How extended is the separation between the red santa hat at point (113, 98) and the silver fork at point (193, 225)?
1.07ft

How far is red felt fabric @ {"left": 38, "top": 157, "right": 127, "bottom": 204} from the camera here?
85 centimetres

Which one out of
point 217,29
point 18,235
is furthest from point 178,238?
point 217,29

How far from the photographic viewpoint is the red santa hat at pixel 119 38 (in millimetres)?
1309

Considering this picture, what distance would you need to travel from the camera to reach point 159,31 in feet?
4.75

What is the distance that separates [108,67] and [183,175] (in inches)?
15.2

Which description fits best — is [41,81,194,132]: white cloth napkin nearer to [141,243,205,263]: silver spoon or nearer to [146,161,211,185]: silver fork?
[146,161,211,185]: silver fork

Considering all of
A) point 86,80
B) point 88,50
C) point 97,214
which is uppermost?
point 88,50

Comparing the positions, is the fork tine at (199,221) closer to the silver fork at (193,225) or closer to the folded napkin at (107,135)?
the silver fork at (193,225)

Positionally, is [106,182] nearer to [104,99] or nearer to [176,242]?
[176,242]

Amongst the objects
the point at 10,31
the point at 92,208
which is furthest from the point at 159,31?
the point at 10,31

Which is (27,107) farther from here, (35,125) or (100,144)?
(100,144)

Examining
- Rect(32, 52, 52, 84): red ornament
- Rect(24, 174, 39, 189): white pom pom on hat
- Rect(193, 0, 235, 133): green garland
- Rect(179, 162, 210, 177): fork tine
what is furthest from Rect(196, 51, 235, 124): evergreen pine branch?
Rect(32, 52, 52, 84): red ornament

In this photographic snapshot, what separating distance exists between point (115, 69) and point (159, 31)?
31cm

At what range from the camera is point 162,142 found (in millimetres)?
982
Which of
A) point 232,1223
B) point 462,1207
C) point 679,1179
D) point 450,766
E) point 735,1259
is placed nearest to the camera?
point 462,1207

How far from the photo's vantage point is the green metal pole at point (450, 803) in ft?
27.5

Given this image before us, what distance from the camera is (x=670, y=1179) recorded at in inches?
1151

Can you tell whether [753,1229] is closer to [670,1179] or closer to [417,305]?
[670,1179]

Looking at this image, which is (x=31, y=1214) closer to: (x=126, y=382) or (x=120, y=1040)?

#####

TASK DETAILS ->
Can you copy out every one of the items above word for word, keeping each line as it appears?

EXPECTED ANSWER ->
How extended is the separation between the red santa hat at point (113, 98) and the silver fork at point (193, 225)?
1.07ft

How far is red felt fabric @ {"left": 38, "top": 157, "right": 127, "bottom": 204} from the camera here?
85 centimetres

Which one out of
point 217,29
point 18,235
is furthest from point 178,238?
point 217,29

How far from the photographic viewpoint is the red santa hat at pixel 119 38 (in millimetres)?
1309

Considering this picture, what distance would you need to travel from the camera to reach point 159,31 in feet?
4.75

What is the distance that separates [108,67] and [183,175] (in inches)?
15.2

Which description fits best — is [41,81,194,132]: white cloth napkin nearer to [141,243,205,263]: silver spoon or nearer to [146,161,211,185]: silver fork?
[146,161,211,185]: silver fork

Considering all of
A) point 86,80
B) point 88,50
C) point 97,214
which is uppermost?
point 88,50

Comparing the positions, is the fork tine at (199,221) closer to the silver fork at (193,225) or closer to the folded napkin at (107,135)?
the silver fork at (193,225)

Positionally, is [106,182] nearer to [104,99] or nearer to [176,242]?
[176,242]

Amongst the objects
the point at 10,31
the point at 92,208
which is furthest from the point at 159,31?
the point at 10,31

Which is (27,107) farther from here, (35,125) or (100,144)?
(100,144)

Examining
- Rect(32, 52, 52, 84): red ornament
- Rect(24, 174, 39, 189): white pom pom on hat
- Rect(193, 0, 235, 133): green garland
- Rect(179, 162, 210, 177): fork tine
what is furthest from Rect(196, 51, 235, 124): evergreen pine branch?
Rect(32, 52, 52, 84): red ornament

In this photographic snapshot, what separating distance exists between point (115, 69) and point (159, 31)?
31cm

At what range from the camera is point 162,142 found (in millimetres)?
982
Which of
A) point 232,1223
B) point 462,1207
C) point 679,1179
D) point 450,766
E) point 735,1259
is placed nearest to the camera?
point 462,1207

How far from the photo's vantage point is the green metal pole at point (450, 803) in ft?
27.5

Given this image before us, what distance from the camera is (x=670, y=1179) recorded at in inches?
1151

Can you tell whether [753,1229] is closer to [670,1179] or closer to [417,305]?
[670,1179]

Looking at this image, which is (x=31, y=1214) closer to: (x=126, y=382) or (x=120, y=1040)?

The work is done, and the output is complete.